During natural language log anomaly detection, models are produced for each of the resources identified in the log data provided as input to the algorithm. On completion of log anomaly detection training, the system provides information on the models that were generated during training.

About this task

In order to produce a model for a resource, a minimum of 2,000 log lines is required for that resource and the log data must meet formatting requirements. On completion of training, a Models tile is displayed containing the details described below.

Models

The main part of the tile displays a donut graph showing resources with models in green and resources without models in red.

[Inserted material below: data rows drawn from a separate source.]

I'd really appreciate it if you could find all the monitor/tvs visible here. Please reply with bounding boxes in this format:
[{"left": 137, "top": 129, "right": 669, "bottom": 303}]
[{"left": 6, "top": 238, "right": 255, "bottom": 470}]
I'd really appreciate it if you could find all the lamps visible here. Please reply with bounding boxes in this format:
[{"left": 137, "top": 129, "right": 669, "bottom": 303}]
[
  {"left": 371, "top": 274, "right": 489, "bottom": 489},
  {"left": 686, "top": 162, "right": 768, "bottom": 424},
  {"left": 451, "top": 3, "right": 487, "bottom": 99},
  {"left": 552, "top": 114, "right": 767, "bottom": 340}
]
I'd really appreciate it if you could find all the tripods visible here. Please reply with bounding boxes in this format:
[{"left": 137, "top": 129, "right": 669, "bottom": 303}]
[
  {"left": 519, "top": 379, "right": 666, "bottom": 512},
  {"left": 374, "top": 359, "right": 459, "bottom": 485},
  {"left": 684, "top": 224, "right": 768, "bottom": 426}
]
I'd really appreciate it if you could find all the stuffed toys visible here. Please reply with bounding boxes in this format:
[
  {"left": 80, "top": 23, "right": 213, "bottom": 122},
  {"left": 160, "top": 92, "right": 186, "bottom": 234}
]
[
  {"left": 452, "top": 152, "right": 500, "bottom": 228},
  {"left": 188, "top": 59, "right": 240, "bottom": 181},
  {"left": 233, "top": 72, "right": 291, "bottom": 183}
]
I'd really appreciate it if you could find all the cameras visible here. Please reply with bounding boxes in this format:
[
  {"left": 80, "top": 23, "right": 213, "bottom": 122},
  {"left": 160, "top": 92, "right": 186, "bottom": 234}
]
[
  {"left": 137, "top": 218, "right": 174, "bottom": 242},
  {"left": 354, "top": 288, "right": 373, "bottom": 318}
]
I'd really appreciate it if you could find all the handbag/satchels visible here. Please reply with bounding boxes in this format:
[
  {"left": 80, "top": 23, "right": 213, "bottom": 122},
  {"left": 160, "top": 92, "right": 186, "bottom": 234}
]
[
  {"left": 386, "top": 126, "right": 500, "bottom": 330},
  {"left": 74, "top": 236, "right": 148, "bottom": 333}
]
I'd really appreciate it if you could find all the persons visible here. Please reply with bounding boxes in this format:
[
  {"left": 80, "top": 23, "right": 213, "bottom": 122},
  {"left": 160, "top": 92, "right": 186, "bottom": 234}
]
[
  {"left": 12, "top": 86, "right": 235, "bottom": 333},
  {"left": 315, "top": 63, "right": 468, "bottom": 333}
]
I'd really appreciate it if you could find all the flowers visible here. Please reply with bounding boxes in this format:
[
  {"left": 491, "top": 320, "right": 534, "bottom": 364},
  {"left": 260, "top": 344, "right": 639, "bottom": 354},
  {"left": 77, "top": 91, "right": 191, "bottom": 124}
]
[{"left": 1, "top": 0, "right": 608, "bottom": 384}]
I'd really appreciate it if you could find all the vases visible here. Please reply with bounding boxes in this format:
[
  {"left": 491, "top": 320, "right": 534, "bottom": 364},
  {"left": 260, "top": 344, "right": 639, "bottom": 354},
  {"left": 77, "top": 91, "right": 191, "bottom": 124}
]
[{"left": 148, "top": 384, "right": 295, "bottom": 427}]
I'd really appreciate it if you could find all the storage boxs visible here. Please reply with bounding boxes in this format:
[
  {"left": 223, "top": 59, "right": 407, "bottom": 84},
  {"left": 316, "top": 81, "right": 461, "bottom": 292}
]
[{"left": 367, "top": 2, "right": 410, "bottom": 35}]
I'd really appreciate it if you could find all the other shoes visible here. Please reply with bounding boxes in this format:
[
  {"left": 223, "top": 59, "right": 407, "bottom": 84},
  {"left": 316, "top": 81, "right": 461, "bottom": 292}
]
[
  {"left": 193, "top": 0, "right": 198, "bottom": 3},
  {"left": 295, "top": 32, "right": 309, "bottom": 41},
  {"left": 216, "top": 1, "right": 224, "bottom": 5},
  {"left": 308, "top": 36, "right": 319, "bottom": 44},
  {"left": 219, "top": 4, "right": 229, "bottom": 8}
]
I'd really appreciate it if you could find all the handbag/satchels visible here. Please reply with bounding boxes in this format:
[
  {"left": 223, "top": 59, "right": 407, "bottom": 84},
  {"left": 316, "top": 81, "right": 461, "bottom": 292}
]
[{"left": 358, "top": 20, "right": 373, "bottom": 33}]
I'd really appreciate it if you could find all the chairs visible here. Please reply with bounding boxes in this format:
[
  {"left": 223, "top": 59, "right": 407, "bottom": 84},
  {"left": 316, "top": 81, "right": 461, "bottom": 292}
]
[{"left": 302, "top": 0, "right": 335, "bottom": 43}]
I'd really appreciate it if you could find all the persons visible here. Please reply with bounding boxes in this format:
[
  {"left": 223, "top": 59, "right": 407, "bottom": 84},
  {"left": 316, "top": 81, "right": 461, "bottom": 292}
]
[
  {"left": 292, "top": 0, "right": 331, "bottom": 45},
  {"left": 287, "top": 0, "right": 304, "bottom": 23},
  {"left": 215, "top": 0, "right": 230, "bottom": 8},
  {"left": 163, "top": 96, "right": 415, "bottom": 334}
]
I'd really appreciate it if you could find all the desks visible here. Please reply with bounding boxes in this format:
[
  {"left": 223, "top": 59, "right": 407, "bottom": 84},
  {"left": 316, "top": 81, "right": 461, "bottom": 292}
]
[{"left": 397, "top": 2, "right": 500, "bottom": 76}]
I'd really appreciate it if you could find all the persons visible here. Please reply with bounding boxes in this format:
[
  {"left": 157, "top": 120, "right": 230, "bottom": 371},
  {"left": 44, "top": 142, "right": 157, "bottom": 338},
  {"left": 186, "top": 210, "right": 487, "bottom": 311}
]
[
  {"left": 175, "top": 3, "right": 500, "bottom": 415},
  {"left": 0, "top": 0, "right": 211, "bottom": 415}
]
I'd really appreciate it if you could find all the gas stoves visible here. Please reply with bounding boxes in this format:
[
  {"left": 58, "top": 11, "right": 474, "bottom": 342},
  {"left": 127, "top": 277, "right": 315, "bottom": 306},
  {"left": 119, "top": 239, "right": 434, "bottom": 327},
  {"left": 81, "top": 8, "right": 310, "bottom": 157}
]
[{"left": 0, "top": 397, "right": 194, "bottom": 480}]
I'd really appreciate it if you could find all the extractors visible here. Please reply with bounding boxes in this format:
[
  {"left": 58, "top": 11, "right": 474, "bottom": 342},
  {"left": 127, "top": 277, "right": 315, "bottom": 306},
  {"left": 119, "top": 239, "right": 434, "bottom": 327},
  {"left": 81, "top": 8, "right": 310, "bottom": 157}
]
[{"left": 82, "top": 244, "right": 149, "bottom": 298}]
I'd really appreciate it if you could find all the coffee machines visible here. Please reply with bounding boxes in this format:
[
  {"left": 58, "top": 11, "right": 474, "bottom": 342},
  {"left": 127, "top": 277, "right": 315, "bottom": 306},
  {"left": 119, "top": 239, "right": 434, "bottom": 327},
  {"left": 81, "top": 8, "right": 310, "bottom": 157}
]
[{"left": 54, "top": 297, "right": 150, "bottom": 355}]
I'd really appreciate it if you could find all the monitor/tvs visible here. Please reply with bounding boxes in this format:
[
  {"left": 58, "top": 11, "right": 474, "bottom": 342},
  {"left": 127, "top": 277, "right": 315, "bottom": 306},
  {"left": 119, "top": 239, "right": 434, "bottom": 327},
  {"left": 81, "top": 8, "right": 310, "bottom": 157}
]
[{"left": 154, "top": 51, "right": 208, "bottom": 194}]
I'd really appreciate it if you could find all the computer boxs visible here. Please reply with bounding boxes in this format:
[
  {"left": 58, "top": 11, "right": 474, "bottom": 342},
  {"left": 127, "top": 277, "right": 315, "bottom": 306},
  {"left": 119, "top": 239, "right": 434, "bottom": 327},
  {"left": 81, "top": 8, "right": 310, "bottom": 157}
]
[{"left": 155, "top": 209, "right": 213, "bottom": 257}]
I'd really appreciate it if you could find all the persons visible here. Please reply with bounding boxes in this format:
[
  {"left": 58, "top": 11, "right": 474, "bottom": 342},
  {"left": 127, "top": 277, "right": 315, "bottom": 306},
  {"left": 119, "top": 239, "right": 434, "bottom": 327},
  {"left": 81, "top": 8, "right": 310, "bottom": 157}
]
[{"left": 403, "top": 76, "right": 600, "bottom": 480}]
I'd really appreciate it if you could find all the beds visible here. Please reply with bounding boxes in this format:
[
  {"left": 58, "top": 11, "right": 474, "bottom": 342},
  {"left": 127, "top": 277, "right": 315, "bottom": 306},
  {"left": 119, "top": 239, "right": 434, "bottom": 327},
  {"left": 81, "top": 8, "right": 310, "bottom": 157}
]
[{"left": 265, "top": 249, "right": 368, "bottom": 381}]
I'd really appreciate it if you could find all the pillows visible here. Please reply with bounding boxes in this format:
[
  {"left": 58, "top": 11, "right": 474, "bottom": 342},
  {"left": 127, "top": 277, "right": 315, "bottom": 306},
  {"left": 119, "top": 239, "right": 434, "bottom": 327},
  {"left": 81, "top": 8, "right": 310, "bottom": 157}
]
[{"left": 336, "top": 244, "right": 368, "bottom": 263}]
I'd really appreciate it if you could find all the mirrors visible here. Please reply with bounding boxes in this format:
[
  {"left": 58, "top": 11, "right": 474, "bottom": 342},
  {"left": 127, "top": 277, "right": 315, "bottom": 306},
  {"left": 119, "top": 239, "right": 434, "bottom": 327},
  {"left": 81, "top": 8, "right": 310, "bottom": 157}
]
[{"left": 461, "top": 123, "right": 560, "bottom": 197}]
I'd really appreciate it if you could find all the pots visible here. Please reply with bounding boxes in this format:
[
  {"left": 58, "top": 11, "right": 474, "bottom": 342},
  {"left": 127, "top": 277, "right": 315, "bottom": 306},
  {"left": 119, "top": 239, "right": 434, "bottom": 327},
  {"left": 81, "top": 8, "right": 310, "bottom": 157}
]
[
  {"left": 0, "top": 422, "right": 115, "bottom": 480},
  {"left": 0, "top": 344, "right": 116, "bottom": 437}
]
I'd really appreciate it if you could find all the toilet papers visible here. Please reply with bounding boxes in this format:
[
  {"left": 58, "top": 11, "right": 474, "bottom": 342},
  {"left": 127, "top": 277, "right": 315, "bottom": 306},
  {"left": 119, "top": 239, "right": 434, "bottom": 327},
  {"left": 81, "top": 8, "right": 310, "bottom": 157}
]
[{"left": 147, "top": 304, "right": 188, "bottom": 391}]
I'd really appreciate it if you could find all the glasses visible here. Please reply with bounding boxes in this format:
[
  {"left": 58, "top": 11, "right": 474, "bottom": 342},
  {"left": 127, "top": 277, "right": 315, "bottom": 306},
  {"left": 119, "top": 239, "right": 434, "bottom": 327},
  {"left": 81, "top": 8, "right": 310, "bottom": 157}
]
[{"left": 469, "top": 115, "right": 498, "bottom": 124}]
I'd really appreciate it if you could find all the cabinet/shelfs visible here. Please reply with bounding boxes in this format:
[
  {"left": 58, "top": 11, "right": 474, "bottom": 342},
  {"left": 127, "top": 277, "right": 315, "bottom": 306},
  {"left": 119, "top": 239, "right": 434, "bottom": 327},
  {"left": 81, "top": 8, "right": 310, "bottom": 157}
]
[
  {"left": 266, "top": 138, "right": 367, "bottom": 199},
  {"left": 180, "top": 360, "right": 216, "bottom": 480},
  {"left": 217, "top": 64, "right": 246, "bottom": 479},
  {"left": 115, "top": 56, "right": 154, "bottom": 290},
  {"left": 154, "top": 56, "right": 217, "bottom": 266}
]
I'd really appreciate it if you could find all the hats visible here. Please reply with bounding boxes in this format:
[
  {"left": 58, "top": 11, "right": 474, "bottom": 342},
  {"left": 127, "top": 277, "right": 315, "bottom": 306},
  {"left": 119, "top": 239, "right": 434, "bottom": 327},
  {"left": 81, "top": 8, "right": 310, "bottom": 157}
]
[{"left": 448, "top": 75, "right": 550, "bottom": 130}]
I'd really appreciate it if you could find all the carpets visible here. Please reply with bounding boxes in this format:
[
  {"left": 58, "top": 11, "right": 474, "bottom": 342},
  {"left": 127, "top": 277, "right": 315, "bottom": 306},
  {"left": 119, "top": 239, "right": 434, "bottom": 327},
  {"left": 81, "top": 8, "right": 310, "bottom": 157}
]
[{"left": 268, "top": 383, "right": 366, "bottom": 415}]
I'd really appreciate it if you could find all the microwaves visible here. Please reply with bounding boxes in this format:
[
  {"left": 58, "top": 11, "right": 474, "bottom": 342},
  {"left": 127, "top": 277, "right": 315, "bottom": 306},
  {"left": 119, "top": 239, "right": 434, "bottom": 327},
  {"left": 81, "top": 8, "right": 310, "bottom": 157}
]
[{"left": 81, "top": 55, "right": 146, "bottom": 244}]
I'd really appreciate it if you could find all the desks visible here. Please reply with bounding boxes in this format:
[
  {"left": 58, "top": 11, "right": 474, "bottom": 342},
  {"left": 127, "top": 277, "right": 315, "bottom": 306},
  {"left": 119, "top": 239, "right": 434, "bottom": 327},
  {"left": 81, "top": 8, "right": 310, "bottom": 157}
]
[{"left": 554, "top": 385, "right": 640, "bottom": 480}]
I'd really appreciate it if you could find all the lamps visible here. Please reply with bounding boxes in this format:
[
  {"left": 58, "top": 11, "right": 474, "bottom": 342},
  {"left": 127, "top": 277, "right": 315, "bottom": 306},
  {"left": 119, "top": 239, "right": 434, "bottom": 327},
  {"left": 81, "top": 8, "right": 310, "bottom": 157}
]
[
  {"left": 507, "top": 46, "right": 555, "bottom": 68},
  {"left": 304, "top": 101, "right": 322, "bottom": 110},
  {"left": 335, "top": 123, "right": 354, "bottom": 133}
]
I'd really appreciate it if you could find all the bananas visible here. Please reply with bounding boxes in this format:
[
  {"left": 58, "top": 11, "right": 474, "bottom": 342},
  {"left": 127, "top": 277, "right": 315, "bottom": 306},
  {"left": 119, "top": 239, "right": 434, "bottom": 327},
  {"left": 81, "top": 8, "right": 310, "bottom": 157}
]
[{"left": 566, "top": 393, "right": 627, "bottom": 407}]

  • Total number of models identified is shown in the middle of the donut graph.
  • Hover over the donut graph to display the number of resources with models and the number of resources without models.

View resources

Click this link at the top right of the Models tile to display resource and model details.

Column Description
Resource name Name of the resource for which models were produced.
Log lines found Number of log lines found for this resource in the data supplied when configuring the algorithm. A minimum of 2,000 log lines is required per resource to meet data sufficiency requirements. Note The number of log lines displayed here might be smaller than the number of log lines provided by the log data integration and presented in a log aggegator dashboard. This is because log lines are deduplicated during the training process. A log line is said to be duplicated when the combination of timestamp, instance_id and message is exactly the same. The duplicate log lines are not saved on Elasticsearch and are also not used for inference in log anomaly detection. Deduplication has no impact on the quality of the models generated but does have the advantage of lower data storage requirements and also helps to manage Flink restart issues due to collection of the same data multiple times.
Sufficient data Displays one of the following values: Passed: 2,000 log lines or more were found for this resource. Failed: Less than 2,000 log lines were found for this resource.
Data format An indication of whether the data found for this resource meets data formatting needs. This column takes one of the following values: Passed: Formatting needs are met. Failed: Formatting needs not met. You might need to modify the field mapping of the data. For more information see Mapping data.
Model status Indicates whether a model was created for this resource. A model is only created if both sufficiency and formatting needs are met.